Revise survey tutorial to show the cost of ignoring survey design by igerber · Pull Request #277 · igerber/diff-diff

igerber · 2026-04-06T15:31:42Z

Summary

Enhance Section 1 of 16_survey_did.ipynb with evidence-based motivation using the research-grade DGP (informative_sampling, heterogeneous_te_by_strata, return_true_population_att)
Add ground truth comparison showing naive ATT is ~22% biased vs known population ATT, while survey-weighted ATT is ~10% biased
Add DEFF diagnostic cell connecting SE underestimation (~1.8x) to effective sample size (~474 vs 1,600 nominal)
Add 200-iteration MC simulation proving naive 95% CIs cover truth only ~66% (vs ~89% for survey) and falsely detect pre-trends in ~67% of draws (vs ~17% for survey)
Rewrite Cell 7 markdown and add event study truth line for visual grounding

Methodology references (required if estimator / math changes)

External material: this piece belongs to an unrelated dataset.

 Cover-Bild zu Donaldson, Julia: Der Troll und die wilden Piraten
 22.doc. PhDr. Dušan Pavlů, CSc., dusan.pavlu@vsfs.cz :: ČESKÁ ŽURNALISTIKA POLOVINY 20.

N/A - no methodology changes, tutorial content only

Validation

Tests added/updated: No test changes (tutorial notebook only)
Notebook executes end-to-end via jupyter nbconvert --execute without errors
Quantitative checks verified: bias > 15%, SE ratio > 1.5, naive coverage < 75%, survey coverage > 82%, naive false pre-trend > 50%, survey false pre-trend < 30%

Security / privacy

Confirm no secrets/PII in this PR: Yes

Generated with Claude Code

Enhance Section 1 of 16_survey_did.ipynb with evidence-based motivation using the research-grade DGP (informative_sampling, heterogeneous_te_by_strata, return_true_population_att). Adds 5 new cells showing: - Ground truth comparison: naive ATT is ~22% biased vs known population ATT - DEFF diagnostics connecting SE underestimation to effective sample size - 200-iteration MC simulation proving naive 95% CIs cover truth only ~66% and falsely detect pre-trends in ~67% of draws Co-Authored-By: Claude Opus 4.6 (1M context) <noreply@anthropic.com>

github-actions · 2026-04-06T15:38:39Z

Overall Assessment

⚠️ Needs changes

Executive Summary

P1 The new Section 1 event-study figure plots df.attrs["dgp_truth"]["population_att"] as a horizontal “truth” line, but that value is the overall population ATT, not the event-study estimand ATT(e). That is methodologically wrong for an event-study plot and is visibly wrong on pre-treatment horizons.
The new DGP switches themselves (informative_sampling, heterogeneous_te_by_strata, return_true_population_att) are documented in the Methodology Registry and match the implementation.
No estimator code, variance code, defaults, or security-sensitive code changed in this PR.
I reviewed this source-only. I could not re-run the notebook in this sandbox because the available Python lacks the notebook dependencies (numpy/pandas).

Methodology

P1 Impact: The new truth overlay in Section 1 conflates the library’s simple overall ATT with its event-study ATT by horizon. The registry explicitly separates simple aggregation from event-study aggregation, so this is not a documented deviation. population_att is stored as the overall treated-observation-weighted ATT, while event-study aggregation targets ATT(e) by relative time. The notebook then draws that overall value as a flat line across all event times, including pre-treatment periods where true_effect is zero by construction. That can make correct horizon-specific variation look like estimator bias and teaches the wrong estimand. Concrete fix: replace the horizontal line with a horizon-specific truth series consistent with ATT(e) (0 for e < 0; for e >= 0, the survey-weighted mean of true_effect among observations with period - first_treat == e), or remove the truth line and keep the overall-truth comparison only in the scalar ATT block. Location: docs/tutorials/16_survey_did.ipynb:L215-L239, docs/methodology/REGISTRY.md:L308-L310, diff_diff/prep_dgp.py:L1287-L1293, diff_diff/prep_dgp.py:L1614-L1625, diff_diff/prep_dgp.py:L1670-L1715, diff_diff/staggered_aggregation.py:L543-L653.

Code Quality

No findings in the changed code.

Performance

No findings. The added 200-draw Monte Carlo block is notebook-only and the claimed runtime is reasonable for docs.

Maintainability

No findings in the changed code path.

Tech Debt

No findings. I did not see a new untracked debt item that should block this tutorial-only PR.

Security

No findings. PR scope is limited to a notebook edit.

Documentation/Tests

No blocking findings.
Note: I could not independently execute the notebook in this sandbox because the available Python environment is missing notebook dependencies.

Path to Approval

Fix or remove the Section 1 event-study truth overlay so the plotted “truth” matches the event-study estimand ATT(e), not the overall population_att.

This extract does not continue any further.